Re: Changing the output of tooling between majors

Miklosovic, Stefan Tue, 11 Jul 2023 23:54:25 -0700

I agree with Jackson that having a different output format (JSON/YAML) in order 
to be able to change the default output resolves nothing in practice.


As Jackson said, "operators who maintain these scripts aren’t going to re-write 
them just because a better way of doing them is newly available, usually 
they’re too busy with other work and will keep using those old scripts until 
they stop working".

This is true. If this approach is adopted, what will happen in practice is that 
we change the output and we provide a different format and then a user detects 
this change because his scripts changed. As he has existing solution in place 
which parses the text from human-readable output, he will try to fix that, he 
will not suddenly convert all scripting he has to parsing JSON just because we 
added it. Starting with JSON parsing might be done if he has no scripting in 
place yet but then we would not cover already existing deployments.

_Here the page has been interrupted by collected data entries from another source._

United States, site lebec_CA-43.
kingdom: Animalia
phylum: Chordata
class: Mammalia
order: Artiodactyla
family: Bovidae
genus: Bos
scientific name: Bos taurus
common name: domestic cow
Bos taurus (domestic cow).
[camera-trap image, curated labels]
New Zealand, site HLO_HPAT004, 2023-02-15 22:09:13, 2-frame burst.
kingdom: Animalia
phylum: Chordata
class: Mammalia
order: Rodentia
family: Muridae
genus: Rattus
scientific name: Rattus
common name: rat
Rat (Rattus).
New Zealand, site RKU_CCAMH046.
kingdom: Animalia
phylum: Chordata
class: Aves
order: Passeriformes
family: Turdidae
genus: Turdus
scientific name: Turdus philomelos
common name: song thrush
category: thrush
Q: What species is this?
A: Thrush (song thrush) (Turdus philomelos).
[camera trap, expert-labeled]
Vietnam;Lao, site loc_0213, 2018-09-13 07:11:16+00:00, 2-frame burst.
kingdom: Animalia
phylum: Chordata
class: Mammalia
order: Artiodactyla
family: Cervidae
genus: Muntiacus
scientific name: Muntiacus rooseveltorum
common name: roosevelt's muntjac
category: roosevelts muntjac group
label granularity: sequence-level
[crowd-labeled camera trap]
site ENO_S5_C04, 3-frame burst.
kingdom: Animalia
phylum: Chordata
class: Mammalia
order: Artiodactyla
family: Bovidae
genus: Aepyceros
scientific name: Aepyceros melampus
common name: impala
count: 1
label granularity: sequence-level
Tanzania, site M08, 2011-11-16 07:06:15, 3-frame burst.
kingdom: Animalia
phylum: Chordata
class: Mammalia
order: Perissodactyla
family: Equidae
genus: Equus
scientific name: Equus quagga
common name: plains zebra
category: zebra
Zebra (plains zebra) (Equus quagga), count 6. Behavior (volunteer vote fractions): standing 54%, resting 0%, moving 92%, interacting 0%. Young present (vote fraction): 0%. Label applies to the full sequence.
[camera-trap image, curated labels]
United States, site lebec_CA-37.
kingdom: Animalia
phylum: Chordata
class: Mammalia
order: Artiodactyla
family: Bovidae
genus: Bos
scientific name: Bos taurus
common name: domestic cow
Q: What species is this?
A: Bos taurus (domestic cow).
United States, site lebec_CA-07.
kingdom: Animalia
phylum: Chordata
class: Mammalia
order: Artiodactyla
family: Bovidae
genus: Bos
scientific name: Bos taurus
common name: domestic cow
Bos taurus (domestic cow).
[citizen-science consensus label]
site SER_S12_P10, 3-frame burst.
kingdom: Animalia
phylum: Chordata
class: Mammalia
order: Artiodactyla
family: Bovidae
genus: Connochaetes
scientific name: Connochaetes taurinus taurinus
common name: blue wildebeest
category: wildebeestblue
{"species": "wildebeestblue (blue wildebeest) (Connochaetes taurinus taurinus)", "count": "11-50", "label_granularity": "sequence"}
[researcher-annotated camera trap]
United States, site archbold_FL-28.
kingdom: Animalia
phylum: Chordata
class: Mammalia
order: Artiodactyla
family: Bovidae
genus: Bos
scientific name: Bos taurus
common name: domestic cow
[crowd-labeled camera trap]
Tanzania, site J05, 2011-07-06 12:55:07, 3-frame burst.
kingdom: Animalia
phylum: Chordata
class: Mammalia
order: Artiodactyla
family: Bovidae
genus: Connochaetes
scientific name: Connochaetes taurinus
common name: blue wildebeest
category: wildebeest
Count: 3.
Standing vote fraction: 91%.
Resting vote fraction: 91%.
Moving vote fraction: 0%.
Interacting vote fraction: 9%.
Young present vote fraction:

I asked users how they see it in this thread (1). I think that we were doing a 
lot of assumptions how people view this problem and I am glad that we have 
actual data we can back our solution with, rather than guestimating it. I will 
try to summarize it here and I will try to be as objective as possible:

1) Parsing JSON / YAML is harder to parse in vanilla POSIX shell. There needs 
to be additional tooling provided to parse it (jq, for example), which needs 
additional package and tooling installation. One person has zero interest in 
JSON/YAML parsing.
2) CQL is even harder to parse as it is not visually so "brief" and it is not a 
good output to parse for machines. CQL shell is used for another purpose 
(mostly human interaction).
3) Nobody actually said they are parsing it directly from JMX (which is 
understandable)

People are in general not opposing the idea of changing the output as such, 
what they are concerned about is the deployment and testing phase, multiplied 
by number of nodes.

For this reason, they seem to think that clearly documented changes which 
happen only on majors are the best compromise. On one hand they do not want to 
have frequent changes, on the other hand they also do not want to parse it from 
different format unless they are absolutely forced to do so.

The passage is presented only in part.